Comparison of the diagnostic accuracy of dentists and ChatGPT in jawbone lesions.
Authors
Affiliations (5)
Affiliations (5)
- Department of Dentomaxillofacial Radiology, Gazi University Faculty of Dentistry, Bishkek St. (8th St.) 1st St. No:8, Emek, Ankara, 06490, Turkey. [email protected].
- Department of Dentomaxillofacial Radiology, Gazi University Faculty of Dentistry, Bishkek St. (8th St.) 1st St. No:8, Emek, Ankara, 06490, Turkey.
- Department of Dentomaxillofacial Surgery, Gazi University Faculty of Dentistry, Ankara, Turkey.
- Department of Statistics, Ankara University Faculty of Science Department of Statistics, Ankara, Turkey.

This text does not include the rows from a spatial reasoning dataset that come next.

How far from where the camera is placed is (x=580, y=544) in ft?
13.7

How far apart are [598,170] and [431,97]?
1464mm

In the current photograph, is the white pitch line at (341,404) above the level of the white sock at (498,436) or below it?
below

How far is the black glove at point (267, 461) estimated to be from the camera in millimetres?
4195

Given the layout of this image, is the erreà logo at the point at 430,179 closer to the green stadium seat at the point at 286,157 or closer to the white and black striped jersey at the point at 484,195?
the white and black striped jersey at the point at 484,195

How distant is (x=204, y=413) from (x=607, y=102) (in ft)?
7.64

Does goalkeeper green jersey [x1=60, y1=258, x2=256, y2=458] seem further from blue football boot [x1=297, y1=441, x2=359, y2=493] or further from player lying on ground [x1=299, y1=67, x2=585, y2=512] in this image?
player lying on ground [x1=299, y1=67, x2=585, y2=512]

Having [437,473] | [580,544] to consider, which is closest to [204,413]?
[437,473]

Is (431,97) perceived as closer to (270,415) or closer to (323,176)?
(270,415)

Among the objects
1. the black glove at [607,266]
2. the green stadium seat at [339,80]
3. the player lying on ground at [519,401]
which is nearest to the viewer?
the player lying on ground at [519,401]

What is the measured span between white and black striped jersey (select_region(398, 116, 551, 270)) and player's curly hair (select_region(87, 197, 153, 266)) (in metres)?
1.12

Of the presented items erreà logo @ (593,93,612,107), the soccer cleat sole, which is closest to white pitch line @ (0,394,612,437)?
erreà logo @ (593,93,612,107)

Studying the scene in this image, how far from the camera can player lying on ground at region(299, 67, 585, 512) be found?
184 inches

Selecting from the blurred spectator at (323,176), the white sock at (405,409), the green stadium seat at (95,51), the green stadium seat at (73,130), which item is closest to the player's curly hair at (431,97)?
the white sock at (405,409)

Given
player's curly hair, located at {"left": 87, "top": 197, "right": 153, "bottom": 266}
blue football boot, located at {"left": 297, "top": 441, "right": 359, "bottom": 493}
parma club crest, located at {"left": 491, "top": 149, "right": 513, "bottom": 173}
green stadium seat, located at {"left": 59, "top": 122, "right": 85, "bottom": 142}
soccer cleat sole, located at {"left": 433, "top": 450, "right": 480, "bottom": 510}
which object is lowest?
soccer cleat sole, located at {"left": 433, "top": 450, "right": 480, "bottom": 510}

- Department of Dentomaxillofacial Radiology, Autism and Developmental Disorders Research Center, Gazi University Faculty of Dentistry, Ankara, Turkey.
Abstract
Artificial intelligence (AI) is leading to a significant paradigm shift in medical imaging and diagnostic sciences. In particular, Chat Generative Pre-trained Transformer (ChatGPT) is finding increasing application in diagnostic processes due to its ability to generate clinical outcomes. This study aims to evaluate the diagnostic accuracy of ChatGPT for jawbone lesions and also to compare it with that of Oral and Maxillofacial Radiologists (OMFR), Oral and Maxillofacial Surgeons (OMFS), and general dentists. Thirty cases with jawbone lesions, for which clinical information, panoramic radiographs, and histopathological diagnoses were available, were selected. A questionnaire was prepared, including participants' (OMFR, OMFS, and general dentists) demographic information, the cases' clinical findings and panoramic radiographs, and distributed via electronic communication channels. The same cases were loaded into ChatGPT-4 and asked to generate a preliminary diagnosis. The data were statistically analyzed using the Wilcoxon Signed Rank, Mann-Whitney U, and Kruskal-Wallis tests at a significance level of p < 0.05. Overall, ChatGPT's diagnostic accuracy was limited to 46.67%, while the OMFR (67.71%) and OMFS (58.96%) groups had statistically significantly higher success rates (p < 0.05) than ChatGPT. General dentists (37.85%) had lower or similar diagnostic accuracy compared to ChatGPT in most subgroups (gender, age, workplace, professional experience). ChatGPT demonstrated moderate diagnostic accuracy. While OMFR and OMFS participants had significantly higher accuracy rates than ChatGPT, ChatGPT generally outperformed general dentists. These results indicate that such AI systems cannot replace specialist clinicians but can provide valuable contributions as supportive tools that enhance diagnosis.